By definition, the sample variance of all observations is:

\[{\bar s}^2 = \frac{1}{n_1 + n_2 - 1} \sum_{i=1}^2\sum_{j=1}^{n_i}(x_{ij} - \bar M)^2\]

The trick is decomposing the inner term:

\[x_{ij} - \bar M = (x_{ij} - M_i) + (M_i - \bar M)\]

and squaring it:

\[(x_{ij} - \bar M)^2 = (x_{ij} - M_i)^2 + 2(x_{ij} - M_i)(M_i - \bar M) + (M_i - \bar M)^2\]

Now we calculate the inner sum:

\[\sum_{j=1}^{n_i} (x_{ij} - \bar M)^2 = \sum_{j=1}^{n_i} (x_{ij} - M_i)^2 + 2(M_i - \bar M) \sum_{j=1}^{n_i} (x_{ij} - M_i) + n_i(M_i - \bar M)^2\]

but by definition of mean:

\[\sum_{j=1}^{n_i} (x_{ij} - M_i) = \sum_{j=1}^{n_i} x_{ij} - n_iM_i = n_iM_i - n_iM_i = 0\]

so the middle term vanishes. Thus:

\[\sum_{j=1}^{n_i} (x_{ij} - \bar M)^2 = \sum_{j=1}^{n_i} (x_{ij} - M_i)^2 + n_i(M_i - \bar M)^2\]

Even the first term can be simplified:

\[\sum_{j=1}^{n_i} (x_{ij} - M_i)^2 = (n_i - 1)s_i^2\]

therefore

\[\sum_{j=1}^{n_i} (x_{ij} - \bar M)^2 = (n_i - 1)s_i^2 + n_i(M_i - \bar M)^2\]

Eventually, returning to the variance definition:

\[{\bar s}^2 = \frac{1}{n_1 + n_2 - 1} \sum_{i=1}^2\sum_{j=1}^{n_i}(x_{ij} - \bar M)^2 = \frac{1}{n_1 + n_2 - 1} \sum_{i=1}^2 \left( (n_i - 1)s_i^2 + n_i(M_i - \bar M)^2 \right) = \frac{(n_1 - 1)s_1^2 + n_1(M_1 - \bar M)^2 + (n_2 - 1)s_2^2 + n_2(M_2 - \bar M)^2}{n_1 + n_2 - 1}\]

Q.E.D.

Python to the rescue

def combine_mean(m1, n1, m2, n2):
    """Pooled mean."""
    return (n1 * m1 + n2 * m2) / (n1 + n2)

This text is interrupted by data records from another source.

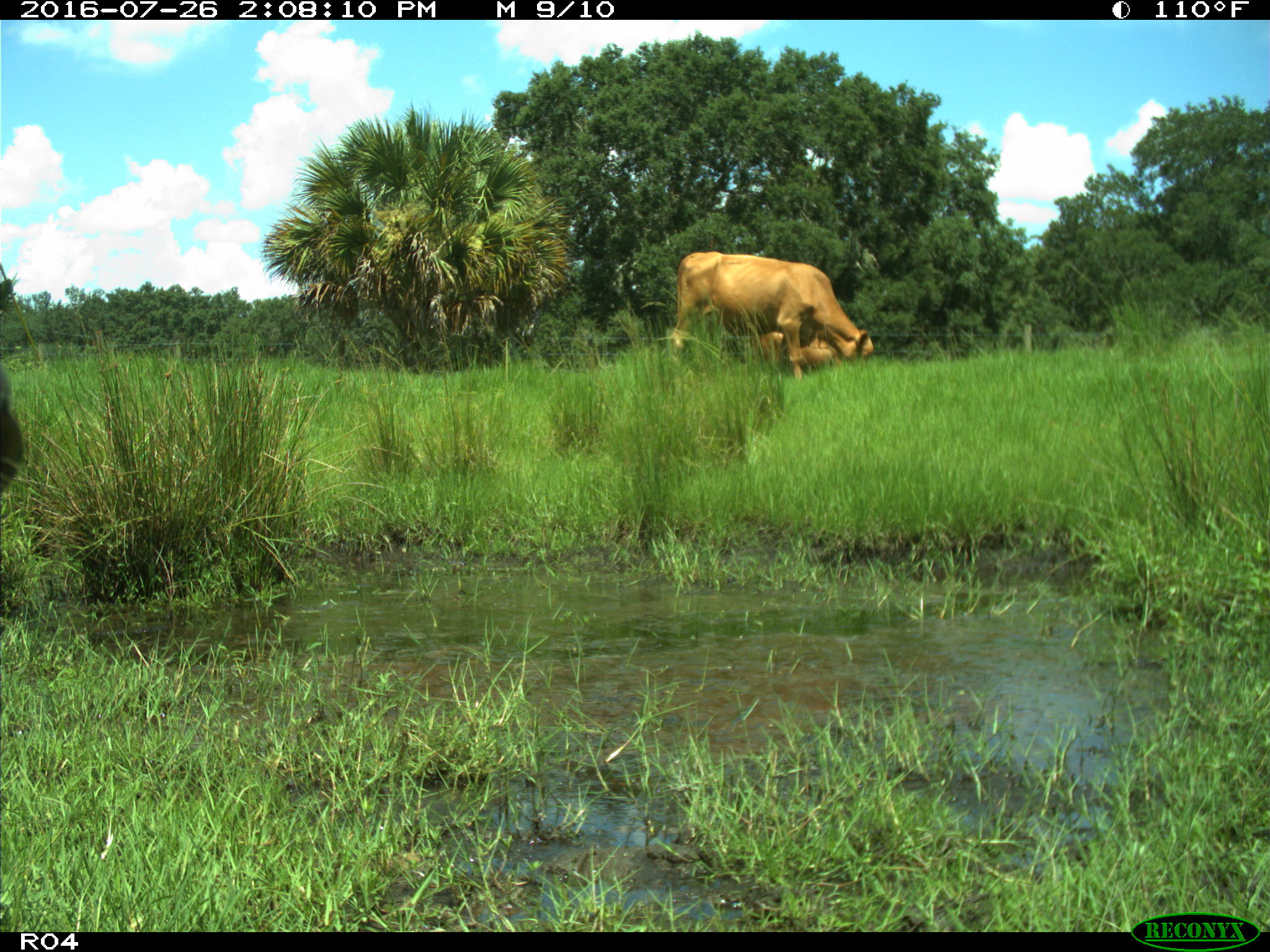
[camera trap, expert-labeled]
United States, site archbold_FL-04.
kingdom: Animalia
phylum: Chordata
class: Mammalia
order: Artiodactyla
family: Bovidae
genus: Bos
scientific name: Bos taurus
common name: domestic cow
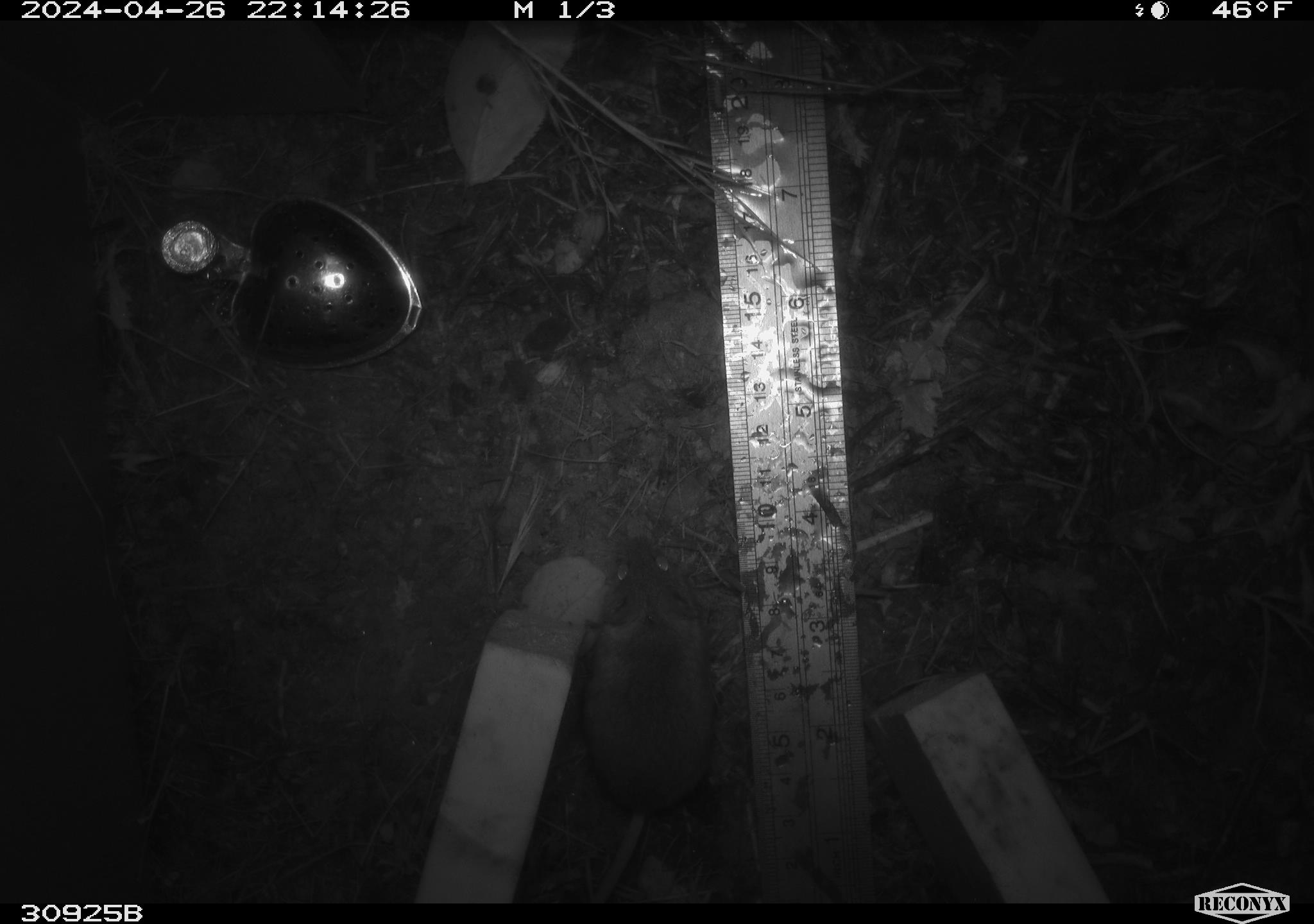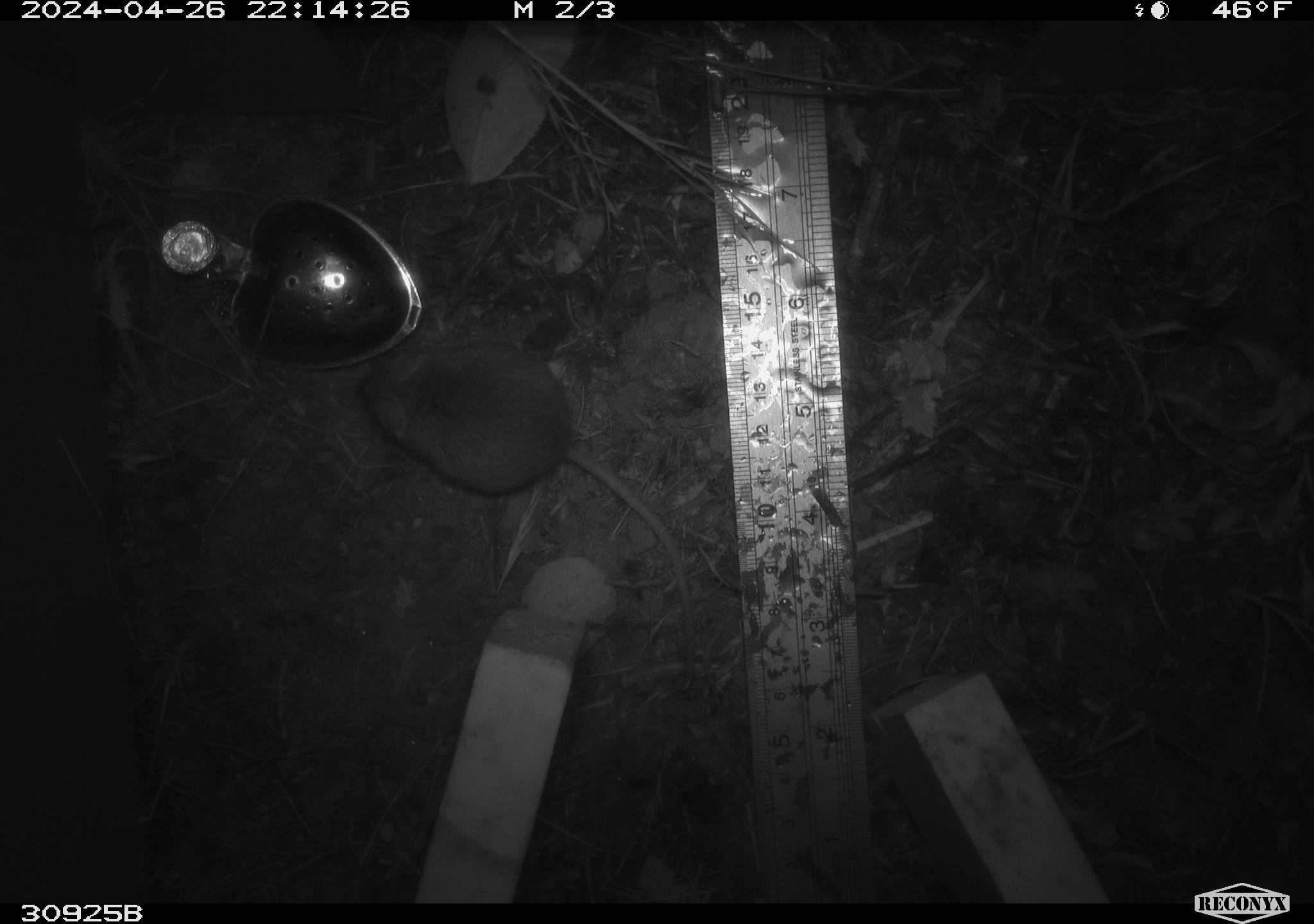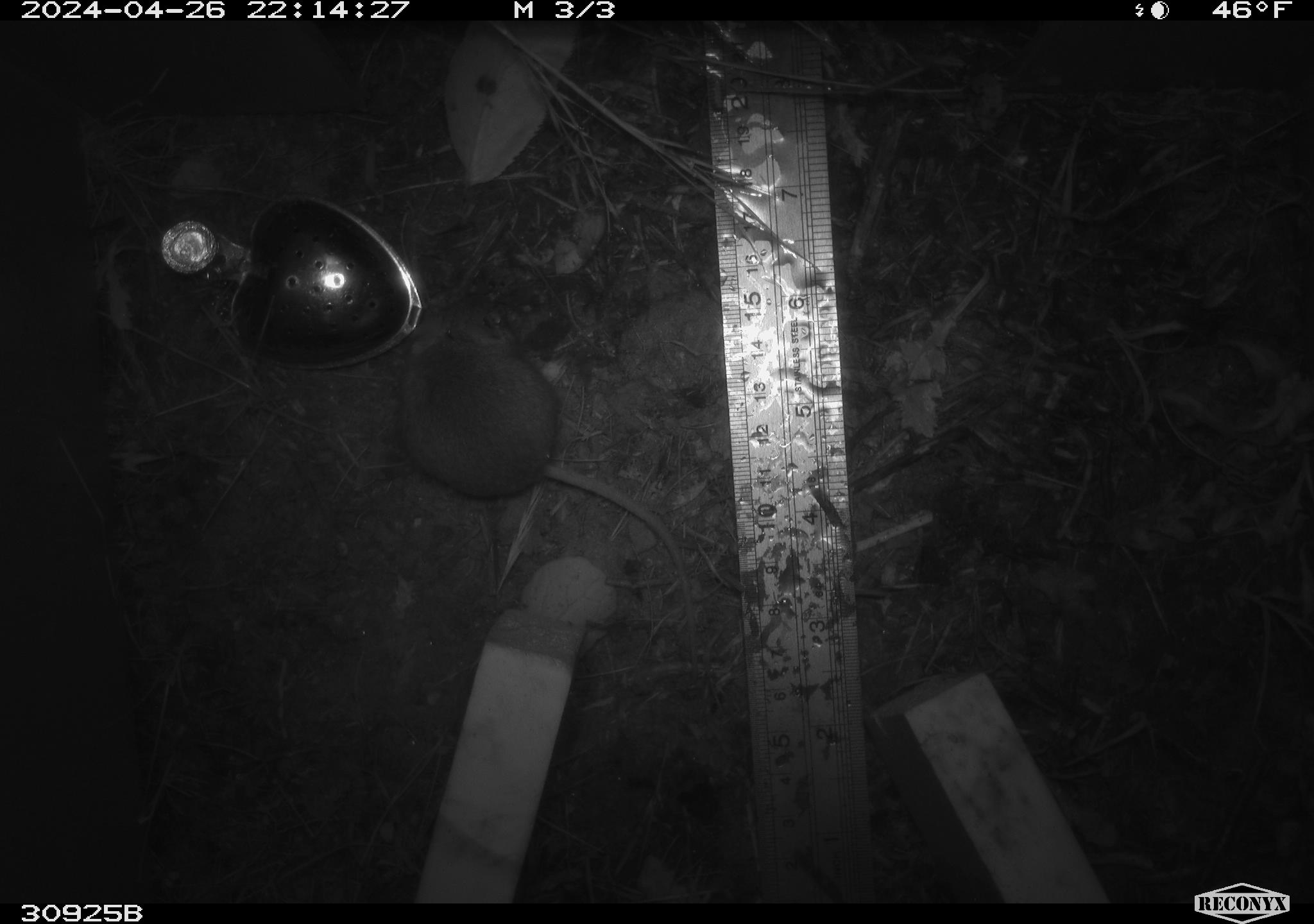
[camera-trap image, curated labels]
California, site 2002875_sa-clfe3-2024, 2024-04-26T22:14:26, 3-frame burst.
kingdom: Animalia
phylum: Chordata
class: Mammalia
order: Rodentia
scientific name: Rodentia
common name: mouse species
Mouse species (Rodentia).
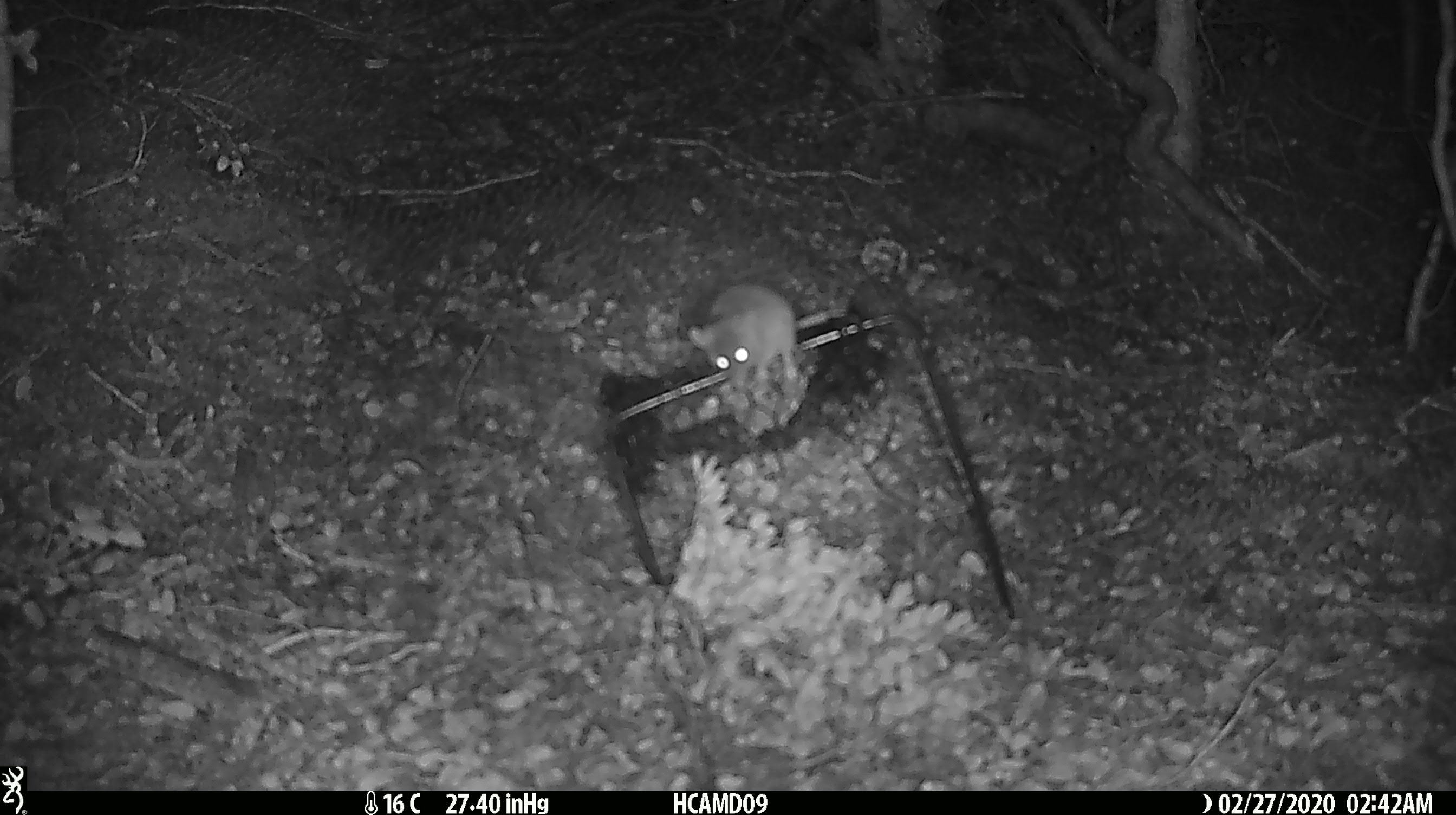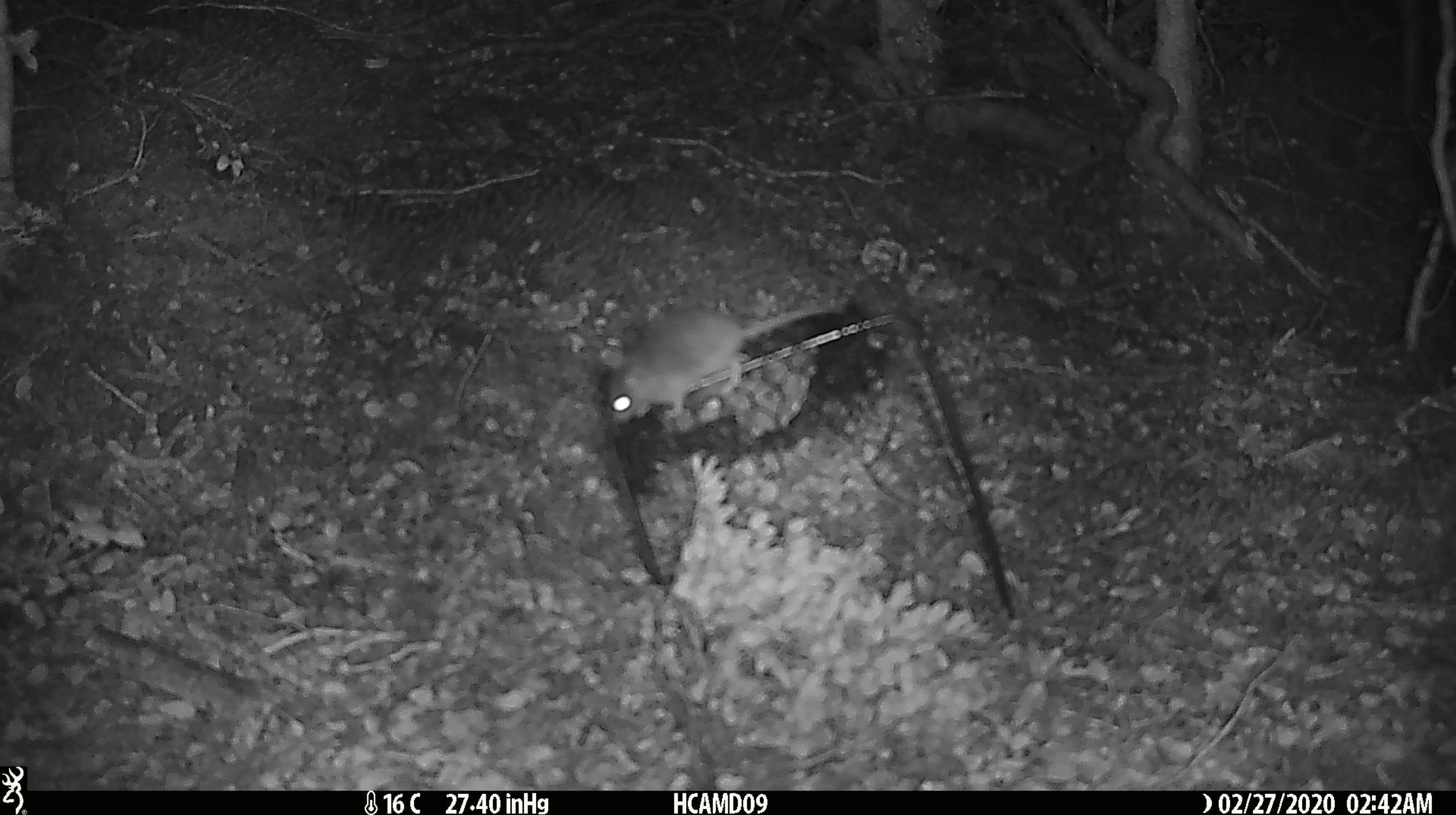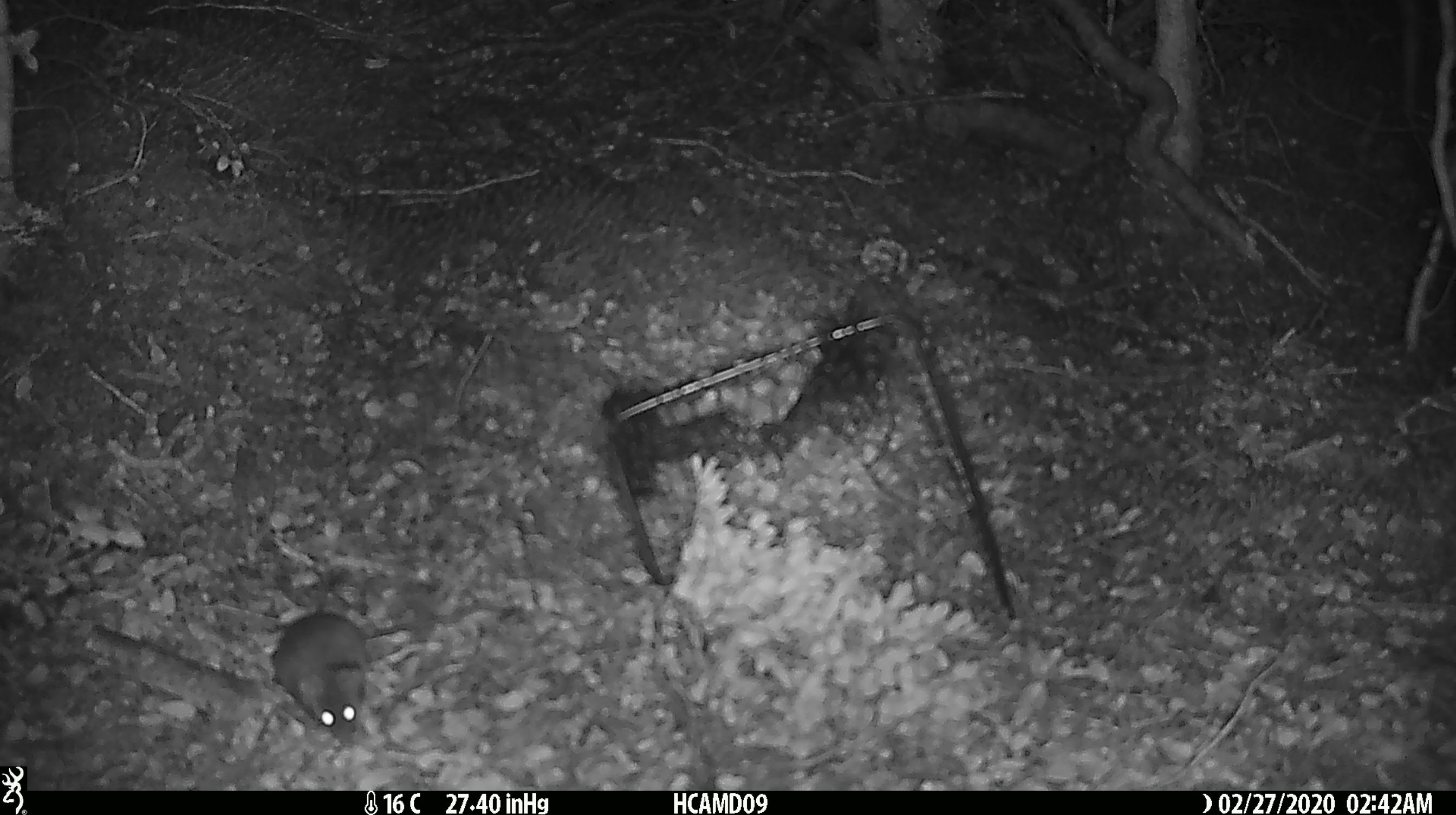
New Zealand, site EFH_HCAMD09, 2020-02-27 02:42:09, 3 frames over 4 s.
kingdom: Animalia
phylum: Chordata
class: Mammalia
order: Rodentia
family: Muridae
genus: Mus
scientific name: Mus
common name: mouse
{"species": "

def combine_std(m1, s1, n1, m2, s2, n2):
    """Unbiased pooled standard deviation."""
    M = combine_mean(m1, n1, m2, n2)
    num = (
        (n1 - 1) * s1 * s1 +
        (n2 - 1) * s2 * s2 +
        n1 * (m1 - M)**2 +
        n2 * (m2 - M)**2
    )
    return (num / (n1 + n2 - 1)) ** 0.5

The code is very simple and mathematically correct.